The group_by() function in dplyr is used to group a data frame by one or more variables (columns), so that subsequent operations like summarizing, mutating, or filtering are applied to each group independently
What does summarise() do?
the summarise() function in dplyr is used to reduce or summarize a data frame by calculating a single value for each group of data - it is typically used after group_by() to perform aggregate calculations like finding the mean, sum, count, etc.
What does mutate() do?
A function which “mutates”, i.e. adds information - compute transformations on columns: create new columns using existing columns - To drop all non-transformed variables use transmute()
Confidence interval formula
- x bar +/- z * s/(n^1/2)
- (n = sample size, s = SD of sample)
What is the interpretation of the Confidence Interval?
For 95% of the time I am calculating xyz, it is going to fall into that specific interval - 95% of the time the x bar is going to fall into this interval
Parameter of the t-distribution
n-1
Hypothesis testing - z-test - formula
z-test = | (x bar - mu) / (sigma / n^1/2) |
The two outcomes for a hypothesis test
z-test is < (?) than z-critical
–> Fail to Reject the Null Hypothesis / Reject the Null Hypothesis
–> Failing to reject H0 is not the same as accepting H0 - it simply means there isn’t strong enough evidence against H0, not that H0 is true
hypothesis testing - comparing to samples - t-test (technically can also be a t-test) - to test whether two means are different or the same - i.e. H0: mu1 - mu2 = 0; H0: mu1 - mu2 is not 0 - set-up of formula for SE:
- SE = square root (s1^2/n1 + s2^2/n2)
- Use gaussian distribution if n1 and n2 > 30
hypothesis testing - comparing to samples - t-test for comparing to sample means - formula
t-test = ((x1 bar - x2 bar) - 0) / SE = …
0 because H0 is mu1 - mu2 = 0
reorder() function
The reorder() function reorders categories (e.g. region_names) based on the numerical data provided (e.g. total_crime)
aes() function
In R, the aes() function is often used within other graphing elements to specify the desired aesthetics. The aes() function can be used in a global manner (applying to all of the graph’s elements) by nesting within ggplot()
function qt() - explain
qt() provides the t-critical value (students may also talk about the probability that it expects, and the degrees of freedom)
returns the value on the x-axis below which contains the specified probability, or area under the t-distribution below that point. The pt() returns the probability that x is less than a specified value.
Explain what the :: operator does
:: operator says package::function i.e. from the stated package, use the stated function.
Explain what the functions pnorm()/xpnorm() and qnorm() do?

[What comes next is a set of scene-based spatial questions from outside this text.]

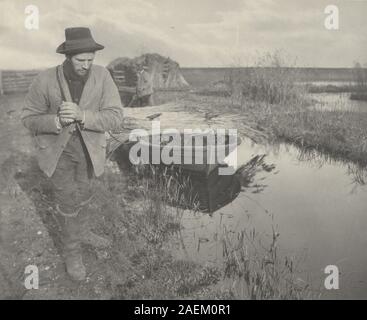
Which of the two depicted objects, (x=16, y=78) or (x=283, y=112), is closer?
(x=16, y=78)

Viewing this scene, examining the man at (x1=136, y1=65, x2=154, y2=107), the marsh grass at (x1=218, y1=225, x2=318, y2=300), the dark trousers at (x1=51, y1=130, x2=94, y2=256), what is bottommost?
the marsh grass at (x1=218, y1=225, x2=318, y2=300)

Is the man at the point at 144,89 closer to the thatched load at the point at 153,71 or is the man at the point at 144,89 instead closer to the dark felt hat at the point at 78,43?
the thatched load at the point at 153,71

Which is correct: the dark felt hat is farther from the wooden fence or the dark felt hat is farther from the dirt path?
the dirt path

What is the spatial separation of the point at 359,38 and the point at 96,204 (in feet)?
12.3

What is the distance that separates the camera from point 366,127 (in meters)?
5.96

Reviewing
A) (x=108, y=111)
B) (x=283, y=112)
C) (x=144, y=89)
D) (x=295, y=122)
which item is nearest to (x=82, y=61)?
(x=108, y=111)

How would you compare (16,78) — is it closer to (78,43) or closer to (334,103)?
(78,43)

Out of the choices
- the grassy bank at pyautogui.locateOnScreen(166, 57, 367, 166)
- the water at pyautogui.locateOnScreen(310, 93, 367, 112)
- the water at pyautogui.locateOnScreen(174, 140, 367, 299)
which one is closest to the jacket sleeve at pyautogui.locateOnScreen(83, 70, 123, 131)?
the water at pyautogui.locateOnScreen(174, 140, 367, 299)

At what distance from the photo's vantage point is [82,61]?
11.2 ft

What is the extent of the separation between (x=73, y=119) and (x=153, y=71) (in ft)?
14.1

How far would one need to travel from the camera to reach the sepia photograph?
144 inches

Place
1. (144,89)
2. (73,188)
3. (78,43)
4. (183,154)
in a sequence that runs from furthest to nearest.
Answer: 1. (144,89)
2. (183,154)
3. (73,188)
4. (78,43)
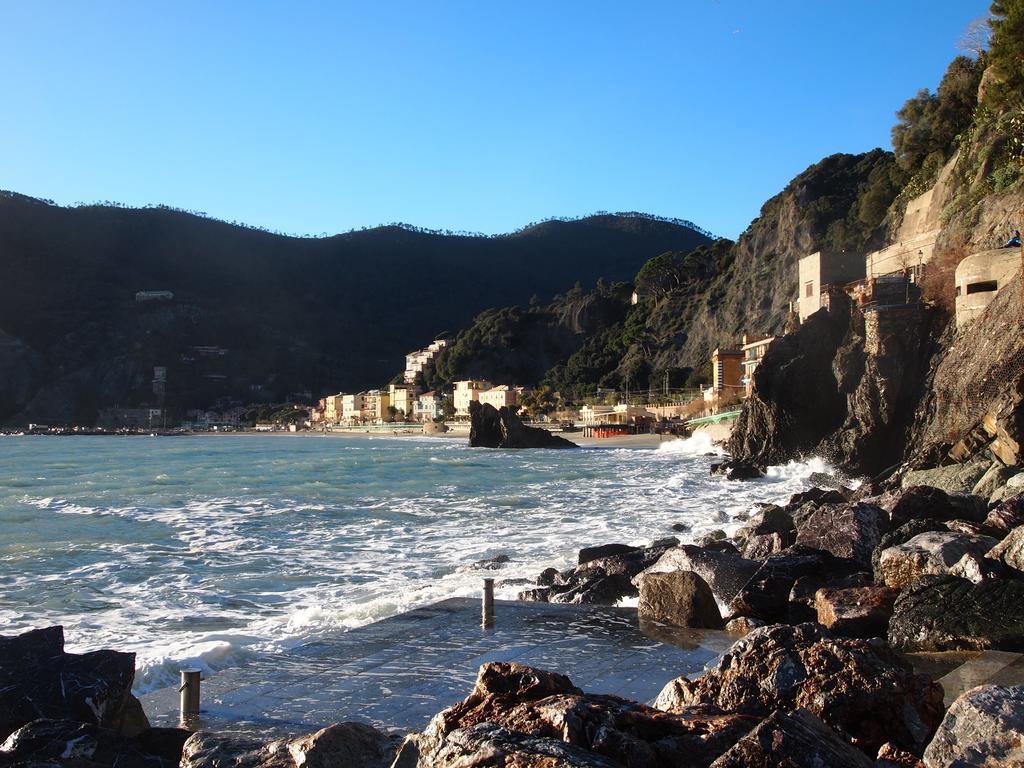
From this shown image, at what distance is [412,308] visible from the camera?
19650 cm

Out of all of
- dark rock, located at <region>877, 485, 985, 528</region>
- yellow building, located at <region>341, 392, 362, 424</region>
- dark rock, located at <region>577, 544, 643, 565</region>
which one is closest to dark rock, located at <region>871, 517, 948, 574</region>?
dark rock, located at <region>877, 485, 985, 528</region>

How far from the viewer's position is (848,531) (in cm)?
1068

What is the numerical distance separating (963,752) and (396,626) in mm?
6020

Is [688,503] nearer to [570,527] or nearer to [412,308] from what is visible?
[570,527]

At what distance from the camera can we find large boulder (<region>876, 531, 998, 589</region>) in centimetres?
849

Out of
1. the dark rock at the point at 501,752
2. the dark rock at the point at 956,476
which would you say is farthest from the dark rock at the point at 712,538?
the dark rock at the point at 501,752

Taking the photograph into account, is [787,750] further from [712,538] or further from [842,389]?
[842,389]

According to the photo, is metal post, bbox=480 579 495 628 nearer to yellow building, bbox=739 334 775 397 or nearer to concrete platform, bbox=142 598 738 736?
concrete platform, bbox=142 598 738 736

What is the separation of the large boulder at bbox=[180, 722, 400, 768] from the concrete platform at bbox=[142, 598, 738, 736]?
781 millimetres

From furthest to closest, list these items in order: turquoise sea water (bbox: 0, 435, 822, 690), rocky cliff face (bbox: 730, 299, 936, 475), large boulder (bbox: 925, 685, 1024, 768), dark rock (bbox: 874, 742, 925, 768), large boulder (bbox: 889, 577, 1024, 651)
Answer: rocky cliff face (bbox: 730, 299, 936, 475) → turquoise sea water (bbox: 0, 435, 822, 690) → large boulder (bbox: 889, 577, 1024, 651) → dark rock (bbox: 874, 742, 925, 768) → large boulder (bbox: 925, 685, 1024, 768)

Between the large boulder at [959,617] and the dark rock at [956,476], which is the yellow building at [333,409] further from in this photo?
the large boulder at [959,617]

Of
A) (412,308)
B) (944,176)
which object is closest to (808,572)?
(944,176)

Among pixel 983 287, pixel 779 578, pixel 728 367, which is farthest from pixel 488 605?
pixel 728 367

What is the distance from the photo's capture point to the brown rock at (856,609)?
294 inches
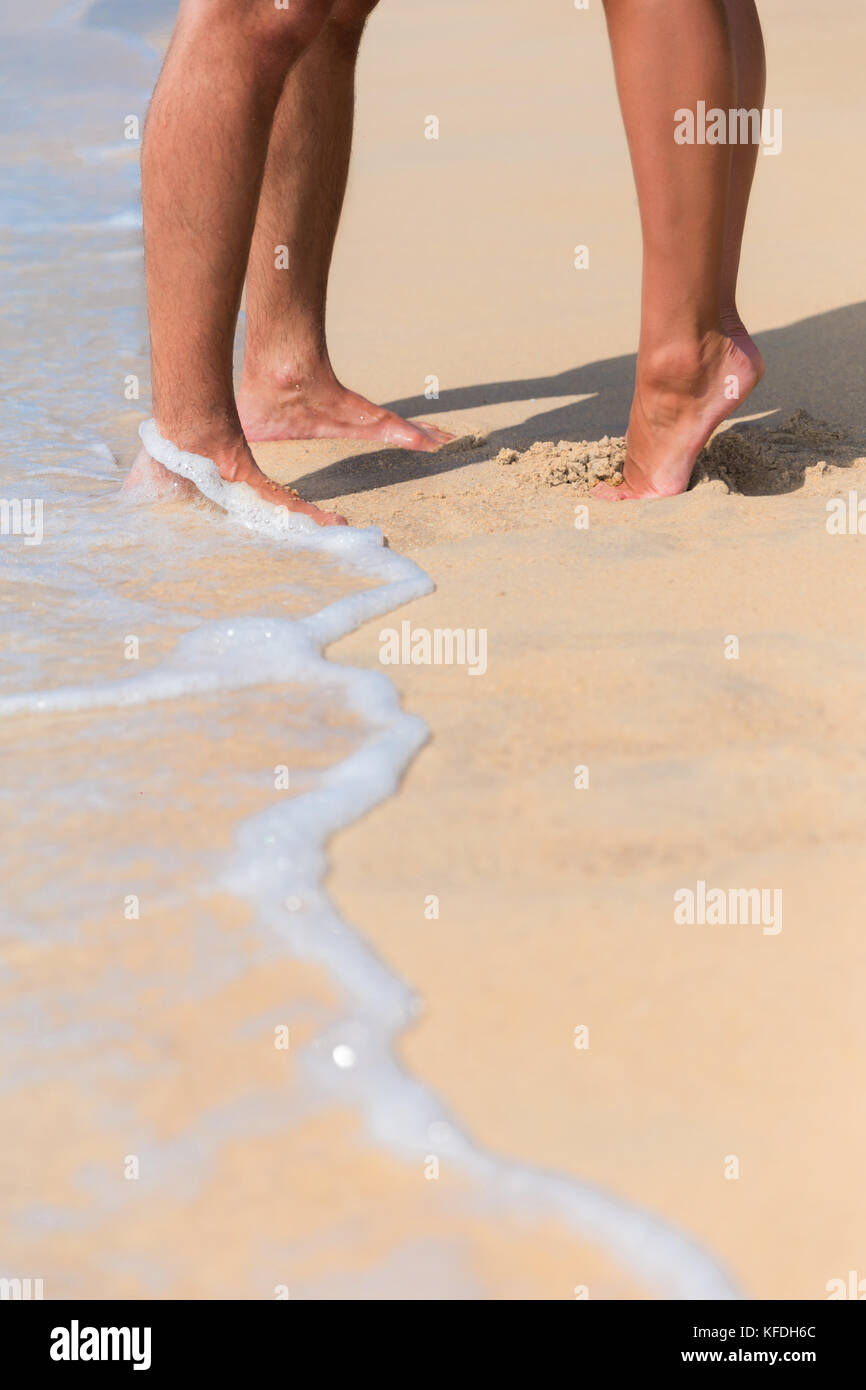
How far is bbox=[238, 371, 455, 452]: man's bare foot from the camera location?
260 centimetres

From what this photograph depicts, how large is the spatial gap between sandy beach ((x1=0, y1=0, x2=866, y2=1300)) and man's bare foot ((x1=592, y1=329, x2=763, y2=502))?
0.18ft

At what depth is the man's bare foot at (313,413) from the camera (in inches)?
102

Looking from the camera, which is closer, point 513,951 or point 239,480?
point 513,951

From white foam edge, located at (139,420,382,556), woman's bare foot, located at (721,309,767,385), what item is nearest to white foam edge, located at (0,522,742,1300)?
white foam edge, located at (139,420,382,556)

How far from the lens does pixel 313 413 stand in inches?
103

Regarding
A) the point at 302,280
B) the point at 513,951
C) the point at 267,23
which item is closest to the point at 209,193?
the point at 267,23

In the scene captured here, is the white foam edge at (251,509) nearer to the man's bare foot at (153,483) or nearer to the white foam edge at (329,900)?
the man's bare foot at (153,483)

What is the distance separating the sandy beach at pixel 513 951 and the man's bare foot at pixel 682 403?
0.06m

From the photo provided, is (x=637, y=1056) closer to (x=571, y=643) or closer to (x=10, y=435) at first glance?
(x=571, y=643)

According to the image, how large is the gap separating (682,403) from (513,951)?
1224 millimetres

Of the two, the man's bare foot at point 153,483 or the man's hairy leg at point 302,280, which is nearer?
the man's bare foot at point 153,483

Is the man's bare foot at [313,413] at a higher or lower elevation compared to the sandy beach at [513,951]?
higher

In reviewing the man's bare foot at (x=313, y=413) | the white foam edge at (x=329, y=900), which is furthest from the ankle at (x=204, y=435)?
the man's bare foot at (x=313, y=413)

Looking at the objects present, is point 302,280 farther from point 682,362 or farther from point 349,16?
point 682,362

pnorm()/xpnorm() provides probability to the left and to the right of a specific z value in a Standard Normal distribution, i.e. 𝑃(𝑍 < 𝑧) as well as 𝑃(𝑍 > 𝑧) for a normally distributed standardized random variable z - pnorm(1.96) = 0.975
qnorm() for a given probability what is the corresponding z value of 𝑃(𝑍 < 𝑧) - qnorm(.975, mean=0, sd=1) = 1.96
xxx_join and full_join(A,B)
full_join(A,B) - It joins tibble A and tibble B by a common column called colName automatically and results in all rows from both tibbles where matching rows are combined. In the case where there are no matching values the result is NA for the missing ones.
Discuss the plots that allow you to check whether assumptions of a Linear Regression model have been satisfied - and which R function is that?
The function name is autoplot(). There are 3 plots for testing the residual behavior and they are:
- Residuals vs Fitted: shows if residuals are randomly scattered (have an average of zero). This is shown with the blue line which should be horizontal at 0.
- Normal Q-Q plot (points should be located on the diagonal – this would mean residuals are normally distributed.
- Scale location – should have horizontal blue line which would mean new have a case of constant variance with time.